The main objective of this laboratory is to put into practice what you have learned on clustering techniques and itemset mining. You will mainly work on textual data, a domain where the data preparation phase is crucial to any subsequent task. Specifically, you will try to detect topics out of a set of real-world news data. Then, you will describe each cluster through frequent itemset mining.
Important note. For what concerns this laboratory, you are encouraged to upload your results to our online verification platform, even though the submission will not count on your final exam mark. Doing so, you can practice with the same system that you will use for the final exam. Reference Section 3 to read more about it.
1 Preliminary steps
1.1 Useful libraries
As you may have already understood, the Python language comes with many handy functions and thirdparty libraries that you need to master to avoid boilerplate code. In many cases, you should leverage them to focus on the analysis process rather than its implementation.
That said, we listed a series of libraries you can make use of in this laboratory:
We will point out their functions and classes when needed. In many cases, their full understanding decreases significantly your programming effort: take your time to explore their respective documentations.

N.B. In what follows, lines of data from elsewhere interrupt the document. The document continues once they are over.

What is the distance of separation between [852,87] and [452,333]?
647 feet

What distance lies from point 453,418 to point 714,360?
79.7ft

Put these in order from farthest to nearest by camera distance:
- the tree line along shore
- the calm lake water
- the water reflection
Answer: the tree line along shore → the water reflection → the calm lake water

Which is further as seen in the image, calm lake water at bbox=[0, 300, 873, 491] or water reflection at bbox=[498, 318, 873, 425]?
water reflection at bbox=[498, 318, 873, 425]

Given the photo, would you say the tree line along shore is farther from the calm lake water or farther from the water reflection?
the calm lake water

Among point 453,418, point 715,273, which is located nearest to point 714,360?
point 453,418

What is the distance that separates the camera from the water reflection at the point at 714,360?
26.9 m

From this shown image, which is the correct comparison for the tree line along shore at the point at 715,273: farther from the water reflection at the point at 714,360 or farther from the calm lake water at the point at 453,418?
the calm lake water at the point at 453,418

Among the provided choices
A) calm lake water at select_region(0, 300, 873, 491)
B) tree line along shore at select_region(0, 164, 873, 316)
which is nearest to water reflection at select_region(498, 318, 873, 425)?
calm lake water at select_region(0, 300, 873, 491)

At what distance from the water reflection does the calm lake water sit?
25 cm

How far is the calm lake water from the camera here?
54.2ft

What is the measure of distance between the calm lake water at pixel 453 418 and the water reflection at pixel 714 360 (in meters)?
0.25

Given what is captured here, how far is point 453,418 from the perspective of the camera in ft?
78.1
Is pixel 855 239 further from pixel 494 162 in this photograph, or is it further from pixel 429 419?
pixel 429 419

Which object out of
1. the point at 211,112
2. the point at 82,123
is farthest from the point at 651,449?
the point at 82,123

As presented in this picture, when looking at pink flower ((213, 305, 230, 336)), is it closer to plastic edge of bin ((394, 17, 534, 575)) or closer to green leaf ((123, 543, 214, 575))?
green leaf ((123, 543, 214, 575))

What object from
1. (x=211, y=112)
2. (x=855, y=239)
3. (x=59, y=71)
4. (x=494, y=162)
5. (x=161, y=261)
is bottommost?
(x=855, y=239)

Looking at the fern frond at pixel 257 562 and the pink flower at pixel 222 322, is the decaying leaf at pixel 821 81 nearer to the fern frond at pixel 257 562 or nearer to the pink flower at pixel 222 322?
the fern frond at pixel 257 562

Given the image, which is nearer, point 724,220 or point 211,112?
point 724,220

Warning: we have noticed from previous laboratories that in some cases copying snippets of code directly from the PDF file leaded to wrong behaviours in Jupyter notebooks. Please consider to write them down by yourself.
1.2 wordcloud
Make sure you have this library installed. As usual, if not available, you need to install it with pip install wordcloud (or any other package manager you may be using). The wordcloud library is a word cloud generator. You can read more about it on its official website.
1.3 Datasets
For this laboratory, a single real-world dataset will be used.
1.3.1 20 Newsgroups
The 20 Newsgroups dataset was originally collected in Lang 1995. It includes approximately 20,000 documents, partitioned across 20 different newsgroups, each corresponding to a different topic.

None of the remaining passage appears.